#### WORKING DATA
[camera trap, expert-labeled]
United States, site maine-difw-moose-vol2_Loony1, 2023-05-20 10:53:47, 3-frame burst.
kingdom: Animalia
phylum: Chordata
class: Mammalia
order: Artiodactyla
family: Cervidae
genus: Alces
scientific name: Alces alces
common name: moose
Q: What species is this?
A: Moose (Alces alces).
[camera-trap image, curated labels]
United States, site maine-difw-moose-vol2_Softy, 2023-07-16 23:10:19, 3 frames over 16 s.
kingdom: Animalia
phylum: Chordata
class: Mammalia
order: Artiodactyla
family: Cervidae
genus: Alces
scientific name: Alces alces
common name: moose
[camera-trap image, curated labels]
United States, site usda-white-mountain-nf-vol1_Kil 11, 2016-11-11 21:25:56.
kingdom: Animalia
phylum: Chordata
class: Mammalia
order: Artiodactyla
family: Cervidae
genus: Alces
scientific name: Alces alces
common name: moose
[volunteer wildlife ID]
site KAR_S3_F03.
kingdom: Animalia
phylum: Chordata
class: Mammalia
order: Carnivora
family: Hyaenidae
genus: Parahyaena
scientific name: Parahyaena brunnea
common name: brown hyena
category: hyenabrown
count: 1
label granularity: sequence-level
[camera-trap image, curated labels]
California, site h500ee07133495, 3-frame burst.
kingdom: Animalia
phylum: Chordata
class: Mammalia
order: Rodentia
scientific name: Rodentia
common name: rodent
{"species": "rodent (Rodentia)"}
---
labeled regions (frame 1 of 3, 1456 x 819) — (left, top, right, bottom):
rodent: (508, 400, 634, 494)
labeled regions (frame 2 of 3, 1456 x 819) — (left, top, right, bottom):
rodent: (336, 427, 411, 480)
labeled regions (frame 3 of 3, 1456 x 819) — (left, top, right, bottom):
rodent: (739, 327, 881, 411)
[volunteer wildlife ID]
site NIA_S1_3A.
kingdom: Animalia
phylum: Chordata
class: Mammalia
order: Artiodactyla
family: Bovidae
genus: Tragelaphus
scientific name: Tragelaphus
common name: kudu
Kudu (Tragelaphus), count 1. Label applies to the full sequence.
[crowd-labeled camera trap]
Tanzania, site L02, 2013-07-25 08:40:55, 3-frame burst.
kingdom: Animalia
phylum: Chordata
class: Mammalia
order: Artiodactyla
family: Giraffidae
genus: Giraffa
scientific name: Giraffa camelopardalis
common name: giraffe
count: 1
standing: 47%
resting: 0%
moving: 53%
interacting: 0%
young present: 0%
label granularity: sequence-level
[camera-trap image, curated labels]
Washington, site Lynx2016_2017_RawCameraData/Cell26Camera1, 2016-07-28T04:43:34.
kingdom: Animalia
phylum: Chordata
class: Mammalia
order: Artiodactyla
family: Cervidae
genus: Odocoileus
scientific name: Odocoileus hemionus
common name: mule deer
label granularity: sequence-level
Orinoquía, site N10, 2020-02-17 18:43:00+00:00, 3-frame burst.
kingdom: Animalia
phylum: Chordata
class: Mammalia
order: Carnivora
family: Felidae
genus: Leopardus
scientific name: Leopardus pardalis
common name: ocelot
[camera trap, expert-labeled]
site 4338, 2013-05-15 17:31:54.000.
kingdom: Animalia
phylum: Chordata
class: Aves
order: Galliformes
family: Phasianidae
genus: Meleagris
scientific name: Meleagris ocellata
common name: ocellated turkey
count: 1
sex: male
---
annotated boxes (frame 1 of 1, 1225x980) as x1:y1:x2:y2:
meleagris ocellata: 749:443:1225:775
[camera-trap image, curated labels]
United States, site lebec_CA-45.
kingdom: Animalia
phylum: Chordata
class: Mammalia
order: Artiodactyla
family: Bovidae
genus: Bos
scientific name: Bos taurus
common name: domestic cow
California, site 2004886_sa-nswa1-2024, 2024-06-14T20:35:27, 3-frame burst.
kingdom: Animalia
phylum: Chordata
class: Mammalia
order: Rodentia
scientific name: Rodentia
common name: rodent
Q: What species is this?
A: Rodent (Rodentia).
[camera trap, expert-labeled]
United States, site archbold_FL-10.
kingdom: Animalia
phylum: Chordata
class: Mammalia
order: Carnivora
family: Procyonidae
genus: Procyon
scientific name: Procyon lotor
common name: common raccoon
########
_ABOUT THIS TASK_.
Exactly as written, set down all of the material.

_ANSWER SPACE_.
[camera trap, expert-labeled]
United States, site maine-difw-moose-vol2_Loony1, 2023-05-20 10:53:47, 3-frame burst.
kingdom: Animalia
phylum: Chordata
class: Mammalia
order: Artiodactyla
family: Cervidae
genus: Alces
scientific name: Alces alces
common name: moose
Q: What species is this?
A: Moose (Alces alces).
[camera-trap image, curated labels]
United States, site maine-difw-moose-vol2_Softy, 2023-07-16 23:10:19, 3 frames over 16 s.
kingdom: Animalia
phylum: Chordata
class: Mammalia
order: Artiodactyla
family: Cervidae
genus: Alces
scientific name: Alces alces
common name: moose
[camera-trap image, curated labels]
United States, site usda-white-mountain-nf-vol1_Kil 11, 2016-11-11 21:25:56.
kingdom: Animalia
phylum: Chordata
class: Mammalia
order: Artiodactyla
family: Cervidae
genus: Alces
scientific name: Alces alces
common name: moose
[volunteer wildlife ID]
site KAR_S3_F03.
kingdom: Animalia
phylum: Chordata
class: Mammalia
order: Carnivora
family: Hyaenidae
genus: Parahyaena
scientific name: Parahyaena brunnea
common name: brown hyena
category: hyenabrown
count: 1
label granularity: sequence-level
[camera-trap image, curated labels]
California, site h500ee07133495, 3-frame burst.
kingdom: Animalia
phylum: Chordata
class: Mammalia
order: Rodentia
scientific name: Rodentia
common name: rodent
{"species": "rodent (Rodentia)"}
---
labeled regions (frame 1 of 3, 1456 x 819) — (left, top, right, bottom):
rodent: (508, 400, 634, 494)
labeled regions (frame 2 of 3, 1456 x 819) — (left, top, right, bottom):
rodent: (336, 427, 411, 480)
labeled regions (frame 3 of 3, 1456 x 819) — (left, top, right, bottom):
rodent: (739, 327, 881, 411)
[volunteer wildlife ID]
site NIA_S1_3A.
kingdom: Animalia
phylum: Chordata
class: Mammalia
order: Artiodactyla
family: Bovidae
genus: Tragelaphus
scientific name: Tragelaphus
common name: kudu
Kudu (Tragelaphus), count 1. Label applies to the full sequence.
[crowd-labeled camera trap]
Tanzania, site L02, 2013-07-25 08:40:55, 3-frame burst.
kingdom: Animalia
phylum: Chordata
class: Mammalia
order: Artiodactyla
family: Giraffidae
genus: Giraffa
scientific name: Giraffa camelopardalis
common name: giraffe
count: 1
standing: 47%
resting: 0%
moving: 53%
interacting: 0%
young present: 0%
label granularity: sequence-level
[camera-trap image, curated labels]
Washington, site Lynx2016_2017_RawCameraData/Cell26Camera1, 2016-07-28T04:43:34.
kingdom: Animalia
phylum: Chordata
class: Mammalia
order: Artiodactyla
family: Cervidae
genus: Odocoileus
scientific name: Odocoileus hemionus
common name: mule deer
label granularity: sequence-level
Orinoquía, site N10, 2020-02-17 18:43:00+00:00, 3-frame burst.
kingdom: Animalia
phylum: Chordata
class: Mammalia
order: Carnivora
family: Felidae
genus: Leopardus
scientific name: Leopardus pardalis
common name: ocelot
[camera trap, expert-labeled]
site 4338, 2013-05-15 17:31:54.000.
kingdom: Animalia
phylum: Chordata
class: Aves
order: Galliformes
family: Phasianidae
genus: Meleagris
scientific name: Meleagris ocellata
common name: ocellated turkey
count: 1
sex: male
---
annotated boxes (frame 1 of 1, 1225x980) as x1:y1:x2:y2:
meleagris ocellata: 749:443:1225:775
[camera-trap image, curated labels]
United States, site lebec_CA-45.
kingdom: Animalia
phylum: Chordata
class: Mammalia
order: Artiodactyla
family: Bovidae
genus: Bos
scientific name: Bos taurus
common name: domestic cow
California, site 2004886_sa-nswa1-2024, 2024-06-14T20:35:27, 3-frame burst.
kingdom: Animalia
phylum: Chordata
class: Mammalia
order: Rodentia
scientific name: Rodentia
common name: rodent
Q: What species is this?
A: Rodent (Rodentia).
[camera trap, expert-labeled]
United States, site archbold_FL-10.
kingdom: Animalia
phylum: Chordata
class: Mammalia
order: Carnivora
family: Procyonidae
genus: Procyon
scientific name: Procyon lotor
common name: common raccoon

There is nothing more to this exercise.